I questioned Attorney General Jeff Sessions. The American people don’t deserve evasion - we deserve the truth. pic.twitter.com/rIcE6ATDcl— Kamala Harris (@SenKamalaHarris) June 14, 2017
For those outside of California, Harris’ questioning of Sessions put her on the radar of potential voters and campaign donors as someone who is not only “tough on crime,” but able to hold her ground in the midst of the intense hearings. Her interrogation tactics were likened to her time as a prosecutor, as she displayed a no-nonsense composure and swift demand for answers in the Senate case.
Harris has a thing for being at the forefront of asking the tough questions. During the Kavanaugh hearing, she cross-examined him on his willingness to probe an FBI investigation into the allegations of sexual assault against him, if were to be sworn in.
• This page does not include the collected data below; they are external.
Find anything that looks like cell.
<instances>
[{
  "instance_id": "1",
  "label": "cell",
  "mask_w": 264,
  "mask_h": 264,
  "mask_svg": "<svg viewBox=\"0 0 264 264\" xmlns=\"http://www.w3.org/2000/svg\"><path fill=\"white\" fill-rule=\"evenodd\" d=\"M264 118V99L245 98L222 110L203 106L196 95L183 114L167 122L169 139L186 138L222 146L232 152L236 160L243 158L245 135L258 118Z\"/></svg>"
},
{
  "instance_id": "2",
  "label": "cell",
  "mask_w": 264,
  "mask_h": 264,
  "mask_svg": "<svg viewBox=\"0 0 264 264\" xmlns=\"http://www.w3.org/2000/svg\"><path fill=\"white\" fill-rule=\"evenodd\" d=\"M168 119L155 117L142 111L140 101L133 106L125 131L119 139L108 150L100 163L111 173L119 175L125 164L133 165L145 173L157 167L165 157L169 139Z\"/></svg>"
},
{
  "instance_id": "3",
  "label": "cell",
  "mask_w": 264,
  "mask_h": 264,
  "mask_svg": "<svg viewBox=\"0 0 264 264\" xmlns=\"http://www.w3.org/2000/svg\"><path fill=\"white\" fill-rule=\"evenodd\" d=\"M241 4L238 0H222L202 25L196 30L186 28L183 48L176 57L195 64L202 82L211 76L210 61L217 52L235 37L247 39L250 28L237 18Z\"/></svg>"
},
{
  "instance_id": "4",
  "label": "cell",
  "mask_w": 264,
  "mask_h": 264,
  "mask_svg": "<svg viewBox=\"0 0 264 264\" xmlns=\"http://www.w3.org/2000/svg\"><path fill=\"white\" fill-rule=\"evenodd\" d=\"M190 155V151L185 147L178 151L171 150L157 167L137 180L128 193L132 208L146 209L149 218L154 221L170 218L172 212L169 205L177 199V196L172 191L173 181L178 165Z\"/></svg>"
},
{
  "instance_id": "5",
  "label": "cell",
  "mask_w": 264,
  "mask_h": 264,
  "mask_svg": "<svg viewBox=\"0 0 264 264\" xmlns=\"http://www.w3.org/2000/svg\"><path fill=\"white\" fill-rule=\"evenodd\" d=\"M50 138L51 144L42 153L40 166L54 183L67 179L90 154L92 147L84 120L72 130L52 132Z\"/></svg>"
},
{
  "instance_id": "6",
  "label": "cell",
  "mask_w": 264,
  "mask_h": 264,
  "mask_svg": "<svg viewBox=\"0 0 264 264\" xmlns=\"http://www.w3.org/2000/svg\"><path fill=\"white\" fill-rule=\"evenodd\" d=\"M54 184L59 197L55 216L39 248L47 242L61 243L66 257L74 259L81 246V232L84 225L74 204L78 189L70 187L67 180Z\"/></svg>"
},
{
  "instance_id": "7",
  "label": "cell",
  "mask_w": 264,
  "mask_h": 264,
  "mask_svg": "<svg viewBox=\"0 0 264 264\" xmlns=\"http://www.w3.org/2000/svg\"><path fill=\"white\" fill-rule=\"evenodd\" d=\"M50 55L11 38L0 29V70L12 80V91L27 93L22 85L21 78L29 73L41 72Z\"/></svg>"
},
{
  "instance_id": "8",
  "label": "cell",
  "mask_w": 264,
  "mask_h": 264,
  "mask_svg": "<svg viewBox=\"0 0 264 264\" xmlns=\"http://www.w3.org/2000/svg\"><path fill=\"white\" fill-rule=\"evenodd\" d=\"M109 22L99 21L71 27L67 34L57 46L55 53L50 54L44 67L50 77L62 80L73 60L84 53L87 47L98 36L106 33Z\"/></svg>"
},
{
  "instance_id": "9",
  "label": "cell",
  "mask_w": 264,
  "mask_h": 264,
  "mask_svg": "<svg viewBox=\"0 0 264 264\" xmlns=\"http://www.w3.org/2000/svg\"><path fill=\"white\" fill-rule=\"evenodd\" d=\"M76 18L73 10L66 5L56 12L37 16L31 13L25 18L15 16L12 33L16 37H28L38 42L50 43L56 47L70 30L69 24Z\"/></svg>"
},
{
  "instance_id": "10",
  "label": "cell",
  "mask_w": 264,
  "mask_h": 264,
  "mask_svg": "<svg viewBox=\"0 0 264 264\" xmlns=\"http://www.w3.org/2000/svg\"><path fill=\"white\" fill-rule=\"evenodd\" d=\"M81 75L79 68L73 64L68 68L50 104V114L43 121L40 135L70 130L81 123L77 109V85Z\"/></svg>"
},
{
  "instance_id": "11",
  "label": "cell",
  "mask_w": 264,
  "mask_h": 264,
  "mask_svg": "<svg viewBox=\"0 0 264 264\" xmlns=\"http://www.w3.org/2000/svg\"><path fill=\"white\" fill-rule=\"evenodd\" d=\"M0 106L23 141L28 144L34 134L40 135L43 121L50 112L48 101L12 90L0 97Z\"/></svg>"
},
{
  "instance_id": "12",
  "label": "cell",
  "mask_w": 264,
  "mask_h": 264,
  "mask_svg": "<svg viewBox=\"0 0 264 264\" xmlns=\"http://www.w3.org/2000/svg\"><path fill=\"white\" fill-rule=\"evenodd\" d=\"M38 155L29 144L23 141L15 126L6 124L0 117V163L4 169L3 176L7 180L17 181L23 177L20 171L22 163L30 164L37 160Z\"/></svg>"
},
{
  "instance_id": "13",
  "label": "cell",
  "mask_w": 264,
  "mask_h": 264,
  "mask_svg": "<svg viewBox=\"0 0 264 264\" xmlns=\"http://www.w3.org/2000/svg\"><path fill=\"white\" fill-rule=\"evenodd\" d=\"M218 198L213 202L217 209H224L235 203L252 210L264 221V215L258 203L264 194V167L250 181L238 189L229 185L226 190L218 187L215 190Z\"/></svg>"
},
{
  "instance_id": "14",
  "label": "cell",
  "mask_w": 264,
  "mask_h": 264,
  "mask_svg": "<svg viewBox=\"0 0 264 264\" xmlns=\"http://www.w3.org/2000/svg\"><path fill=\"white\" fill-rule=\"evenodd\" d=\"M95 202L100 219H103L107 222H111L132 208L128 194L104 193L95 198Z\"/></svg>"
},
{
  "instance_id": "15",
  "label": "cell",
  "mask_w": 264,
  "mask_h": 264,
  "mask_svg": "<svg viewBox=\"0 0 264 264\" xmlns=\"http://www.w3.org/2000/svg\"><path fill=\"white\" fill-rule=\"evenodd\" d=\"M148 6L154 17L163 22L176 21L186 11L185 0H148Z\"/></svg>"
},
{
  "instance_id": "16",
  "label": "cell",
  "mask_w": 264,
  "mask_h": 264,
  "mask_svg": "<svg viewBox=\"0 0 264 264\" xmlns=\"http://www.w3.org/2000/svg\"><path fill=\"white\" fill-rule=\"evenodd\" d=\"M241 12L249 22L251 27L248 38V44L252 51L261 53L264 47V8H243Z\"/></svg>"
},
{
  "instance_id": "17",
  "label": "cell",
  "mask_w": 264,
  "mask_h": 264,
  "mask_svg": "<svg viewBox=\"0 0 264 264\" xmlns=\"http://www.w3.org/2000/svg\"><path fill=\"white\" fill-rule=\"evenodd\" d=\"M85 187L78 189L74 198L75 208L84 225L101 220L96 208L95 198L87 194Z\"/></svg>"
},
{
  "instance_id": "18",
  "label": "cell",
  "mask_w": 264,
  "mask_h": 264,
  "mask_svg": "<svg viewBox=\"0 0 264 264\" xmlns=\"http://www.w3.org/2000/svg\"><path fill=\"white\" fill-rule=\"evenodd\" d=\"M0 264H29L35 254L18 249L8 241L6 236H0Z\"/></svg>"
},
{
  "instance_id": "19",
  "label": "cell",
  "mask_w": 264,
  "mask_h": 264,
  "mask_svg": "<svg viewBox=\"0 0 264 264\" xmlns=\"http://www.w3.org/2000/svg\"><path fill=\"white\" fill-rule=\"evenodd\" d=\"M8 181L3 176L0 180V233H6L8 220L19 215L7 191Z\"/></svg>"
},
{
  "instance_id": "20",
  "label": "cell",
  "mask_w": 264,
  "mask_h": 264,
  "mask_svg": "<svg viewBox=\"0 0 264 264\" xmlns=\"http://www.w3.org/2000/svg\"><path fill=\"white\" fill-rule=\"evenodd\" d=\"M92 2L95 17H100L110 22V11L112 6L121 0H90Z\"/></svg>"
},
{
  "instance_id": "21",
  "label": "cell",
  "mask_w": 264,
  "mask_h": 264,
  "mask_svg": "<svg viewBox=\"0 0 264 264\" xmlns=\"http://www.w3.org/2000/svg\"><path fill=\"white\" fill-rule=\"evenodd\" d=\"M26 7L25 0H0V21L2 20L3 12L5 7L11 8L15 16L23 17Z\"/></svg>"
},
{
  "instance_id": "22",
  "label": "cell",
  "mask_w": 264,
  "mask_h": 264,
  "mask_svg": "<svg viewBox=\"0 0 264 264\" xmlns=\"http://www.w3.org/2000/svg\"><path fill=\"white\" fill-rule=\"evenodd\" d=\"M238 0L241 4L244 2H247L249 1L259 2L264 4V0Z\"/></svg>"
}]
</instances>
She also requested answers regarding Robert Mueller’s investigation and women’s reproductive rights. After her interrogation, Harris was one of the many Democrats that voted no on his confirmation to the Supreme Court.
Within 24 hours of announcing her run for president, Harris raised enough money — over $1.5 million — from donors, tying Bernie Sanders’ fundraising record. She proudly broadcasted on her campaign website that she will not take any money from corporate PACs following in the footsteps of many politicians looking to present themselves as anti-establishment. She has also already snagged former staffers from Hillary Clinton’s presidential campaign, and might even get an endorsement from Barack Obama due to their past political connection.
Kamala Harris has a long way to go before voters start casting their ballots. But her rise through the high ranks of political power has both propelled her to the comfortable image of her as a presidential candidate, while also leaving behind a trail of contradictory stances throughout her career. As the 2020 presidential election nears, all eyes are on Harris as a top contender to bring the Trump house down and clean up a few messes along the way.